Le Tchad figure en bonne place des clients de la France, en matière d’armements. Rendu public lundi, le rapport du ministère français de la Défense sur les exportations d’armement en 2008 indique que les ventes d’armes de la France au Tchad ont progressé de 50% l’année dernière, pour atteindre près de 13 millions d’euros. Un pactole qui dépasse l’aide apportée par la France à Ndjamena la même année pour renforcer le système éducatif, lutter contre la mortalité infantile et le Sida.
Mais la France avait-elle le droit de livrer des armes au gouvernement tchadien ? Non, estime une coalition d’Ong dont Amnesty International France, Oxfam France – Agir ici, le Secours catholique, Caritas France et le Comité catholique contre la faim et pour le développement (CCFD).
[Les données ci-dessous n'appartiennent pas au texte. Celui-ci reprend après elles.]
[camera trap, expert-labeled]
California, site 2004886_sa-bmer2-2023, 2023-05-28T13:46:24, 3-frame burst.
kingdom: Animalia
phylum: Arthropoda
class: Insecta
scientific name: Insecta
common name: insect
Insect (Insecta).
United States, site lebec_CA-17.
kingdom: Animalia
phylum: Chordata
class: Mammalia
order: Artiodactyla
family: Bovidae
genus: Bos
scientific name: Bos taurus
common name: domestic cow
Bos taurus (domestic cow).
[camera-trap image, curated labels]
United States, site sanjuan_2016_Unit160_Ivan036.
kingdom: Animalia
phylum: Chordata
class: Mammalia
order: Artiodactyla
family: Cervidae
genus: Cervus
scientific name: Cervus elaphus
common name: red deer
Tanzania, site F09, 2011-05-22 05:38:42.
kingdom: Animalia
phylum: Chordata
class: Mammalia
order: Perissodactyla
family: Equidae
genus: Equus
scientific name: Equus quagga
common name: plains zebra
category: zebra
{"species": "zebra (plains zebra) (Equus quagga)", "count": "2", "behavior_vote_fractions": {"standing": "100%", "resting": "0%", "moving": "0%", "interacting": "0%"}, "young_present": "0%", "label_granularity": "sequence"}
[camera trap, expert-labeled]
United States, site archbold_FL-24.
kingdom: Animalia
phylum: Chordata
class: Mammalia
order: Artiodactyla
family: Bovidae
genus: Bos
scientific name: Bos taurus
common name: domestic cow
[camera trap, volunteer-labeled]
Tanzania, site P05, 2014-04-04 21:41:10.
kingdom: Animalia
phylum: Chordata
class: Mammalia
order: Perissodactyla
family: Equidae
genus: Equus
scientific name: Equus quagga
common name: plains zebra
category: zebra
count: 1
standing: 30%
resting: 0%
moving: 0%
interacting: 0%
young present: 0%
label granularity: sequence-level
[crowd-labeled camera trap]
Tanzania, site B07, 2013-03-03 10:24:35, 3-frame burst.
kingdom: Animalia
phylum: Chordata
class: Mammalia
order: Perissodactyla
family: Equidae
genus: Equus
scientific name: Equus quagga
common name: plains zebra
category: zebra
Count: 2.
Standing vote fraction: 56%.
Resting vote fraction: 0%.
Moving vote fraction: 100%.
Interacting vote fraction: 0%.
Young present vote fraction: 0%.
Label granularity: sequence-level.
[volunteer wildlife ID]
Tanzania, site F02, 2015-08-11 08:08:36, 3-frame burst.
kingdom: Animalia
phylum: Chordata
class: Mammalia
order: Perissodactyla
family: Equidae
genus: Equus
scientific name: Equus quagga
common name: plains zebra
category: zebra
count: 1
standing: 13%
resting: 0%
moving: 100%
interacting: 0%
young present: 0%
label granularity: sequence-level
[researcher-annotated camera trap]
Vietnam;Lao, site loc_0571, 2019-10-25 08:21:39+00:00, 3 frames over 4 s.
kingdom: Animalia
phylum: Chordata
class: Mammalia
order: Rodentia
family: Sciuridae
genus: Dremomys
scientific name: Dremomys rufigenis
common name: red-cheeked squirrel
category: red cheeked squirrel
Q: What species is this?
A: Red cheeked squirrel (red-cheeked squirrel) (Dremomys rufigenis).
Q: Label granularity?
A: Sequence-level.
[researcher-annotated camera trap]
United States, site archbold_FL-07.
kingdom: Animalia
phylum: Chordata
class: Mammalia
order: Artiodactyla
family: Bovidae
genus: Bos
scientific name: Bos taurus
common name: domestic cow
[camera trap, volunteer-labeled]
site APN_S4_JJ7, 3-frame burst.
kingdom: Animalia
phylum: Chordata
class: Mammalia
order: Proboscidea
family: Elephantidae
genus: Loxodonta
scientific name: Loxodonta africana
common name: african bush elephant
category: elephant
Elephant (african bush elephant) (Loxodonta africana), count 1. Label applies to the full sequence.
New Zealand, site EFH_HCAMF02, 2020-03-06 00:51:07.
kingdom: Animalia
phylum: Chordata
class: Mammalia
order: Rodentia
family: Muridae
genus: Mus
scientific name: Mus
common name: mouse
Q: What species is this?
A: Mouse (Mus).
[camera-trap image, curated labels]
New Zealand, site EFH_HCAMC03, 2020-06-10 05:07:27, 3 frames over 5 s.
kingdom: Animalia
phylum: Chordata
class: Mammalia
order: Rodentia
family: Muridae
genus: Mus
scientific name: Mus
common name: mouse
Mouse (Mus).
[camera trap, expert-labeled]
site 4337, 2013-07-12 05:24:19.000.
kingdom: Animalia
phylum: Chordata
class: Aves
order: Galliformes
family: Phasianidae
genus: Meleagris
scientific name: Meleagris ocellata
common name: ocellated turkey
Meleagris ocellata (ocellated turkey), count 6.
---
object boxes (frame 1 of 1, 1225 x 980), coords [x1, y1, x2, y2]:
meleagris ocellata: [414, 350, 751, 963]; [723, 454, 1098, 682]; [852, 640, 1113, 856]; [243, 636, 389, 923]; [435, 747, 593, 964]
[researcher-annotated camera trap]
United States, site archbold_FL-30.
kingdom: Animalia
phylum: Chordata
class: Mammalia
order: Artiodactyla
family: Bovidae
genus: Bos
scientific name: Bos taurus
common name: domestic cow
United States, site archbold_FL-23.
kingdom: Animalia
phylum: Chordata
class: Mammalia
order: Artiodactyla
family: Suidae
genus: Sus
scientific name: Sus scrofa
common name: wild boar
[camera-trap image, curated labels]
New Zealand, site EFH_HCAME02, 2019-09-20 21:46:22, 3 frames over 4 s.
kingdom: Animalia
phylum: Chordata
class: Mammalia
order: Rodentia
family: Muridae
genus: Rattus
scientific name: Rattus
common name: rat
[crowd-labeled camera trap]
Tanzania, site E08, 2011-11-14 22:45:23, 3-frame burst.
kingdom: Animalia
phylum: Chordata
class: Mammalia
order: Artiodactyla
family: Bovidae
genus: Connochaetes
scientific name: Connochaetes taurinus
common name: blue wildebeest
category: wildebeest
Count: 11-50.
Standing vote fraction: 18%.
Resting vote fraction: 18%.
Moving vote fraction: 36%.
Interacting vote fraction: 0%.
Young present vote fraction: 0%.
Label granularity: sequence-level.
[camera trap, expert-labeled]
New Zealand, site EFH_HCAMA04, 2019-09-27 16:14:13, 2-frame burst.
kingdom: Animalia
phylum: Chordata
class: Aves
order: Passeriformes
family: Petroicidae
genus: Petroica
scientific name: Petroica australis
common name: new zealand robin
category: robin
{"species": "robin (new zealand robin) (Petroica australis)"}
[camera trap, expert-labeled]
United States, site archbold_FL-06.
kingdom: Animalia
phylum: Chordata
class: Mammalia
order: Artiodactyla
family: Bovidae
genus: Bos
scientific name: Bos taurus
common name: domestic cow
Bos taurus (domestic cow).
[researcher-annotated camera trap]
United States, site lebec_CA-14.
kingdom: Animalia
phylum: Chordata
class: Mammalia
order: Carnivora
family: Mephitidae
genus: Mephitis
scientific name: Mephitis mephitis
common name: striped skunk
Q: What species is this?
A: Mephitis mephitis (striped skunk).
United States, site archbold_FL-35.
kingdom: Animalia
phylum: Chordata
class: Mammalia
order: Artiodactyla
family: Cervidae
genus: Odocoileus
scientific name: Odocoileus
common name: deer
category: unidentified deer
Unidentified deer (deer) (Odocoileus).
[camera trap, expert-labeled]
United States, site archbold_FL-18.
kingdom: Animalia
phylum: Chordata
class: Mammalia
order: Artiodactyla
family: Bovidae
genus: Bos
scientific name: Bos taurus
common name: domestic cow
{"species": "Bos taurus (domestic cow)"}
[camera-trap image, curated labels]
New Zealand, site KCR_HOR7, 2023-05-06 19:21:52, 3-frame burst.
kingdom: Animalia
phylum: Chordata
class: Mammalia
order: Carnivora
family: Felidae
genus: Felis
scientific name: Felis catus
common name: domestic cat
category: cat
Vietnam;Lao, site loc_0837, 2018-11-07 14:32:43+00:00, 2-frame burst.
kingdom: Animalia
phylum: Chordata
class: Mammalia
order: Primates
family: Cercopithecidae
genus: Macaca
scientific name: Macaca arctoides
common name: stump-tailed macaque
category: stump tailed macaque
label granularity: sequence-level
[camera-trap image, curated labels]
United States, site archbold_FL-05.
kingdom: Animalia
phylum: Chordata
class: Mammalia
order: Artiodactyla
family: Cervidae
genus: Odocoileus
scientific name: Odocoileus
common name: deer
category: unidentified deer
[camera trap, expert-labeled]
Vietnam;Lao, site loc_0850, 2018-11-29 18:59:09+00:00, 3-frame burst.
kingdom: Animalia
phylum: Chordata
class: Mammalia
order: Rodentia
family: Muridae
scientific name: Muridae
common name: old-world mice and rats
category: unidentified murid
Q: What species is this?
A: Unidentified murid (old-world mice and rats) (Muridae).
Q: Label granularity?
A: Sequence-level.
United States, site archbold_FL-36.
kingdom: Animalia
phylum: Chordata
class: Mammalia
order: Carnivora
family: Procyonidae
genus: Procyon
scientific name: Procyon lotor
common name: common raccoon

Selon ces organisations regroupées dans une plate-forme baptisée « Contrôlez les armes », les 27 pays membres de l’Union européenne ont adopté en décembre dernier un « Code de conduite de l’Union européenne en matière d’exportation d’armements « , à travers lequel ils se sont engagés à ne plus vendre d’armes dont l’usage pourrait participer à de graves violations des droits humains et du droit international humanitaire, ou porter atteinte au développement économique.
« Organiser un grand débat parlementaire »
Or constatent les Ong, « une commission d’enquête internationale, soutenue par la France, a conclu aux responsabilités principales et directes des autorités tchadiennes dans de graves violations des droits de l’Homme et du droit international humanitaire qui ont eu lieu au cours de la bataille de Ndjamena, en février 2008 ». L’appui militaire de Paris avait permis au président Idriss Deby Itno de sauver son pouvoir menacé par une rébellion armée venue du Soudan voisin.
Par conséquent, « les députés doivent se réveiller et interroger le gouvernement sur la légalité des exportations de la France vers des pays comme la Chine, la Colombie, Israël ou le Tchad », exhorte Nicolas Eucken, d’Oxfam France. Selon ce responsable, les élus français doivent aussi organiser un grand débat parlementaire, « pour demander au gouvernement ce qu’il compte faire pour mettre la législation française en conformité avec ses engagements européens ».